As an automobile wholesalesman, Jim Stockton has seen plenty of cars come and go, but among his many favorites, the 1950 Ford is one car of which he is particularly fond. Already owning a woodie of that desired make and vintage, Jim was on the hunt for a matching convertible a few years ago when fate smiled on him. After purchasing a vintage Harley Davidson from Jim, a fellow collector mentioned he might have the car Jim was after.
What Jim was soon the proud owner of turned out to be one completely original and unrestored '50 Ford convertible with only one paint job covering the original. The drivetrain consisted of a rebuilt Mercury Flathead with only 200 miles on it connected to a manual transmission with overdrive gears. That engine and trans would end up in Jim's woodie, as he had much different plans in mind for the convertible.

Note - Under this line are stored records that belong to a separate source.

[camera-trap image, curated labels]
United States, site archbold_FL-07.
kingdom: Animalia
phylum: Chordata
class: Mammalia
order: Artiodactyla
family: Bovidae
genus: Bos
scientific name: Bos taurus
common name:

Things only got better as Jim dug into his new project when he realized that besides the fact that there was absolutely no rust to be found (pretty much unheard of with any convertible), the original color the '50 wore was the exact shade he envisioned long before he had even found this car. The rebuild of the drop-top started from the ground up with an upgrade of both the front and rear suspensions before a brand-new ZZ4 Chevy mill was bolted to the revamped chassis in front of a 700-R4 automatic transmission.
Jim passed the pristine body over to Wayne Crew, who was only too happy to tune up the Ford's well-preserved skin before shooting the original shade of light green. All the trim was restored and replated before being hung back in its original locations for a full factory showroom look. Inside, Jim kept that original vibe going mixed in with many crafty additions only a purist could spot right off the bat. The original seats were retained and modified before being wrapped in green leather, which is contrasted by a set of tan carpets. Sitting in the driver seat, Jim takes command behind a '54 Mercury steering wheel atop a '54 column and keeps an eye on the vitals via a set of new light-faced gauges from United Speedometer Service. For days when the cool breezes just aren't cool enough, a Vintage Air unit has been craftily disguised as an original add-on with a few 1950 accessory exterior emblems added to jazz it up. Keeping the illusion complete, the modern audio controls are hidden behind a factory radio block-off plate.
With so much going for it, you'd figure Jim's '50 Ford convertible would never get a chance to rest, but his full stable of rods and restorations keeps this one from being overworked. Still, we're pretty confident the temptation for a little wind through the hair will make sure this mint green masterpiece sees the highway as often as possible.